Max M. schrieb: > Die Gesamtverstärkung verringern, dass wäre in diesem Fall z.B. die > Spannung verringern? Weniger Motorspannung--> Motor wird träger ? Nehmen wir folgendes Beispiel: Ein Motor mit 100V Nennspannung soll bei 1000U/min betrieben werden. Ein Drehzahlsensor liefert bei 1000U/min ein Signal von 1V (das ist der Ist-Wert) . Der Sollwert muss dann auch bei 1V liegen, wir wollen ja 1000 u/min. Im Einschaltmoment (Motor steht) ist dann Fehler = Soll - Ist = 1V (Istwert ist 0, da der Motor steht). (nur nebenbei : Fehler = e(t), Soll = w(t), Ist = y(t) ) Mit dieser Fehlergröße steuere ich meinen Regler (= Regelverstärker, oder Regelfilter) an. Ich kann jetzt z.b. aus 1V Fehlersignal 100V Ansteuerspannung machen, z.B. mit einem Verstärker. Wenn der Motor bei 100V mit der Drehzahl 1000U/min läuft, dann wäre die Verstärkung im regeltechnischen Sinne 1 (in Worten eins). Und das obwohl wir im Regler selbst die Spannung um den Faktor 100 verstärkt haben... Die Verstärkung ist deshalb 1, weil ein Fehler von 100% eine Änderung der Ansteuerspannung (und damit der Drehzahhl) von 100% bewirkt. Würde jetzt der Regler so ausgelegt, dass bei 1V Fehler 200V Ansteuerspannung erzeugt würde, dann wäre die Verstärkung des geschl. Kreises 2. Gleiches würde gelten, wenn der Drehzahlgeber statt 1V/1000U/min 2V/1000U/min liefern würde. Oder es würde ein Motor verwendet, der schon bei 50V Spannung 1000U/min macht. Das wäre jetzt der einfachste denkbare Regler, ein P-Regler mit der Verstärkung eins. Du siehst vermutlich selbst, dass der Motor in einer solchen Konfiguration nie auf Solldrehzahl kommt, da das mit steigender Drehzahl kleiner werdende Fehlersignal dem Motor die Ansteuerspannung abklemmt. Mit Verstärkung 2 würde er näher an die Solldrehzahl herankommen, sie aber dennoch nicht erreichen. Zur vollständigen Eliminierung der Regelabweichung, muss ein I-Regler integriert werden. Dieser alleine hat aber 90° Phasenverschiebung, klaut Dir also gleich mal Phasenreserve, (die man sich mit Tricks aber auch wieder zurückholen kann)
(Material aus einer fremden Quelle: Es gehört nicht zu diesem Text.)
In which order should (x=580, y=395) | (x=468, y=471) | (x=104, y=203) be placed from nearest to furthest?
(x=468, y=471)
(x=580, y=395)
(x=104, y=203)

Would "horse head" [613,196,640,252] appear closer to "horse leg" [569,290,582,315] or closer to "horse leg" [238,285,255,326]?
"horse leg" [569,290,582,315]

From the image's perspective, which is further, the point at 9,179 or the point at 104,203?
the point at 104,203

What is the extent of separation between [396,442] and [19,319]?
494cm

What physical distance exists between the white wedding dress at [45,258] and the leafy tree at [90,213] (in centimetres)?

Was ist hier mit der schwingbedingung bei 180 Phasenverschiebung gemeint? Ein PT2 Glied mit 0<D<1 bspw. ist auch mit anderen Phasenverschiebungen am schwingen, Phasenverschiebung ändert sich mit Stärke der Anregung. Ich verstehe nicht wieso die -180 Phasenverschiebung der relevante Wert bei Nyquist bzw Phasenreserve sind. Konkret bedeutet 180 Grad Phasenverschiebung ja einfach, dass die Ausgangsschwingung genau entgegengesetzt zur Eingangsschwingung verläuft. Wenn ich jetzt die Phase weiter verschiebe wird es für eine Verstärkung von 1 instabil, wieso? Bei 360 Grad Phasenverschiebung liegt Mitkopplung vor, da kann ich es direkt verstehen dass das System für Verstärkungen >1 aufschaukeln würde. Oder auch wenn man das System nahe der Eigenfrequenz anregt -> Resonanz. Was hat es nun mit den -180 Grad auf sich? Ich finde im gesamten Internet keine Erklärung dazu, es wird überall einfach hergenommen. Bin ich zu blöd?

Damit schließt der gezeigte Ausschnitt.